The Television Academy Foundation’s annual Internship Program provides 50 paid internships, at top Hollywood studios and production companies, to college students nationwide. The prestigious program gives both undergraduate and graduate students in-depth and hands-on professional experience in a variety of television careers during the eight-week internship.
“I am honored to be this year’s Legal & Business Affairs Intern for The Television Academy Foundation's Internship Program,” said Pedraza. “I feel truly empowered to be working with such an inclusive and diverse group of future television leaders.”
Established in 1959 as the charitable arm of the Television Academy, the Television Academy Foundation is dedicated to preserving the legacy of television while educating and inspiring those who will shape its future.
Pedraza, a native of Cali, Colombia, is interning this summer in the legal and business affairs department at HBO in Santa Monica, California.

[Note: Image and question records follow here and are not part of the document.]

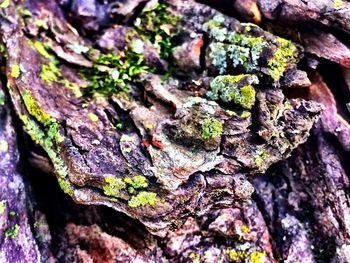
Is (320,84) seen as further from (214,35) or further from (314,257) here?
(314,257)

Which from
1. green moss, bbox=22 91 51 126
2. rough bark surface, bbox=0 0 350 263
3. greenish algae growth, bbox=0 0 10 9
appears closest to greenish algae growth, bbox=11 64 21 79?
rough bark surface, bbox=0 0 350 263

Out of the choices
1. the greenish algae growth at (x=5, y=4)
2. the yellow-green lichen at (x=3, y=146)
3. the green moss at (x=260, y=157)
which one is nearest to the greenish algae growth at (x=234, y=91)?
the green moss at (x=260, y=157)

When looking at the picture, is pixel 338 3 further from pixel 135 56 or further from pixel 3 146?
pixel 3 146

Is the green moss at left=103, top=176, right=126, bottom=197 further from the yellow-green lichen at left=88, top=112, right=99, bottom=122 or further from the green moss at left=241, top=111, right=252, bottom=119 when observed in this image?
the green moss at left=241, top=111, right=252, bottom=119

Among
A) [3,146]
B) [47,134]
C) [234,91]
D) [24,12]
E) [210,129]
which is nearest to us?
[210,129]

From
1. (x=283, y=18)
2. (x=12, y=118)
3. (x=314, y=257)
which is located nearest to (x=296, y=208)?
(x=314, y=257)

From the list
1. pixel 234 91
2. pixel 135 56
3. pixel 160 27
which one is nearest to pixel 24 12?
pixel 135 56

“At HBO, I am observing in-depth the legal and business aspects of the television industry. I am participating and engaging in the negotiation of talent agreements (on-screen, writer/producer, and directors),” she said.

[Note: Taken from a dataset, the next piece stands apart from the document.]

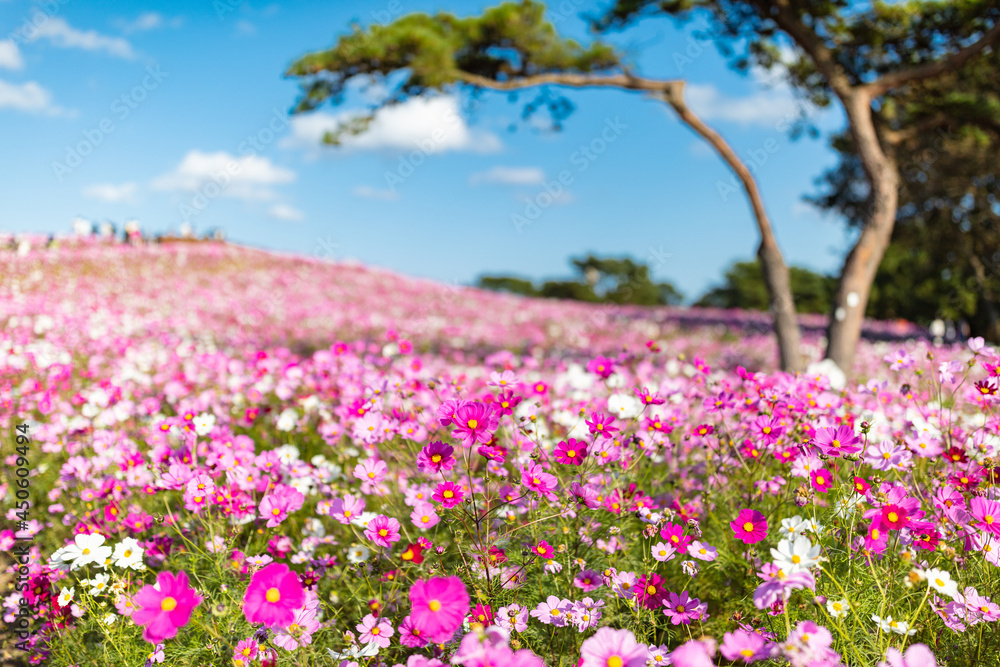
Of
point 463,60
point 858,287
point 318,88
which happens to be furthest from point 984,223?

Harold Flegelman, director of the Graduate Program in Entertainment, Arts and Sports Law and of the Entertainment Law Track, said that by studying the entertainment track within the comprehensive EASL LL.M., it is possible for students enrolled in the track to fully prepare for the practice of “entertainment law” in today’s global environment, thereby giving them a competitive edge in the search for employment in the industry. In addition, Miami Law's program is a top law school for music business according to Billboard Magazine and also ranked #2 most popular in the U.S. by llm-guide.com.
“The EASL Program has prepared me tremendously because of the invaluable skillsets I have developed in courses such as ‘Negotiation and Drafting for the Business of Entertainment,’ taught by Harold Flegelman; ‘Legal Aspects of Content Production in Latin America,’ taught by Hernán Pantaleón; ‘Union Organizing and Collective Bargaining in the Entertainment Industry,’ taught by Ivy Kagan Bierman, and ‘Media Distribution,’ taught by Ana Francois,” Pedraza said. “In these courses, I have gained hands-on learning from industry experts through mock negotiations and simulated presentations to a television executive.”